Put the lines below into a Markdown table with the columns Row and Line, numbering each row and skipping any blank lines. Leave the pictures out of the table.
============================================================
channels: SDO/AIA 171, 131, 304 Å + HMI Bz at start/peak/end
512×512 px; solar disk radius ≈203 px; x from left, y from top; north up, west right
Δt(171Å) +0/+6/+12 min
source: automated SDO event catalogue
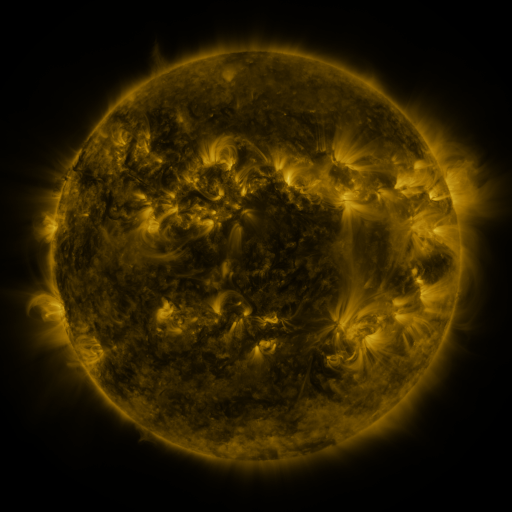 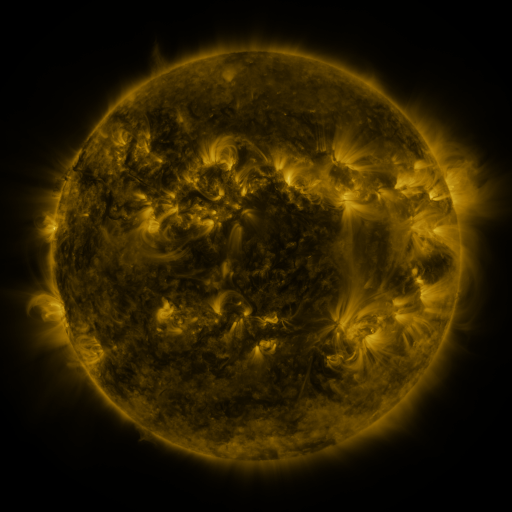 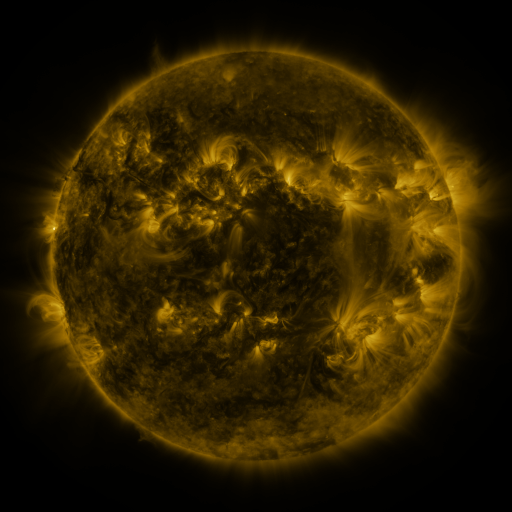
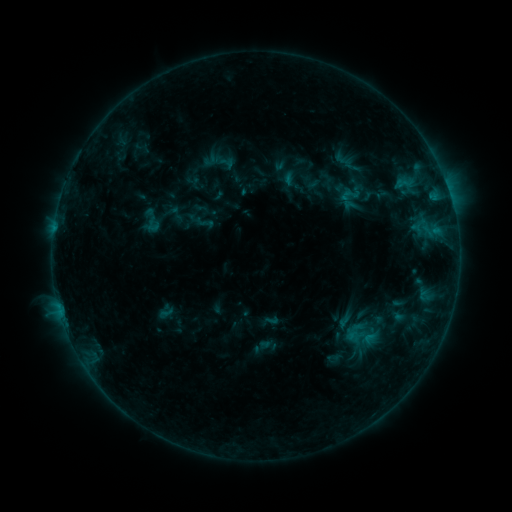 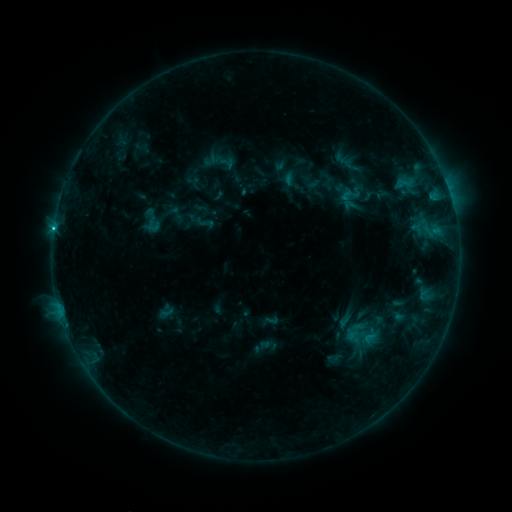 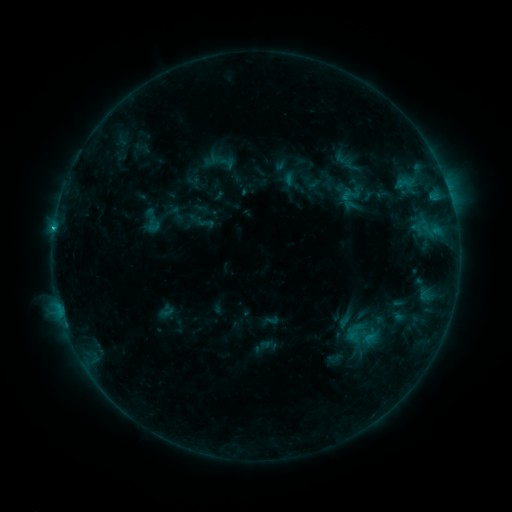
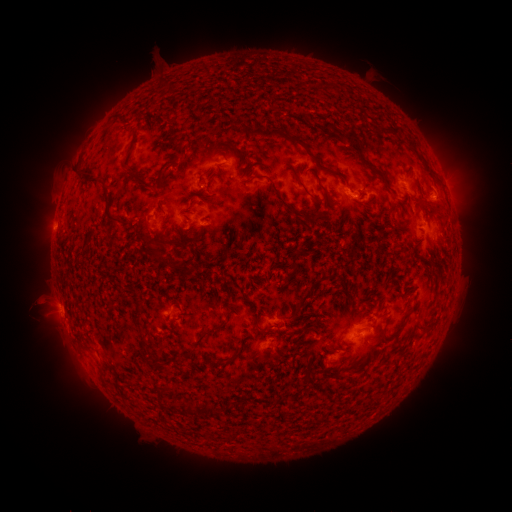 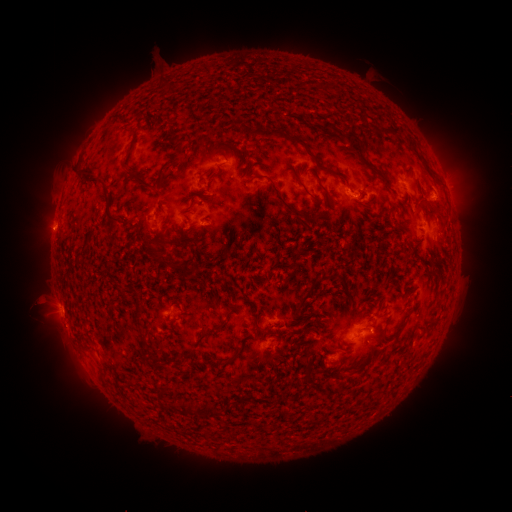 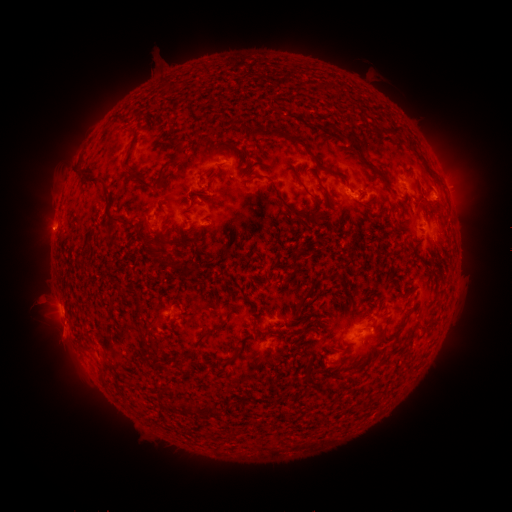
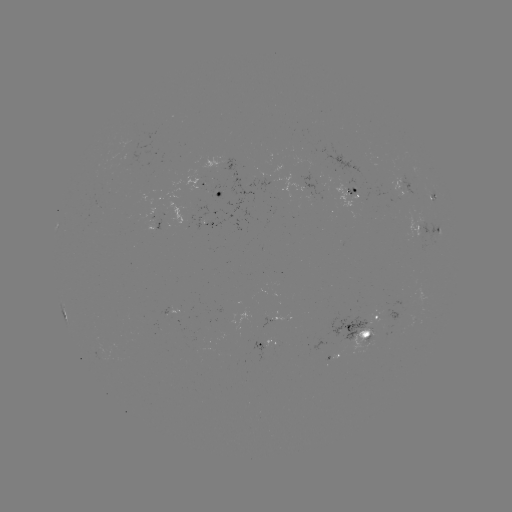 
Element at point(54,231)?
C1.2 flare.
============================================================
:: Output of the exercise ::
| Row | Line |
|---|---|
| 1 | channels: SDO/AIA 171, 131, 304 Å + HMI Bz at start/peak/end |
| 2 | 512×512 px; solar disk radius ≈203 px; x from left, y from top; north up, west right |
| 3 | Δt(171Å) +0/+6/+12 min |
| 4 | source: automated SDO event catalogue |
| 5 | Element at point(54,231)? |
| 6 | C1.2 flare. |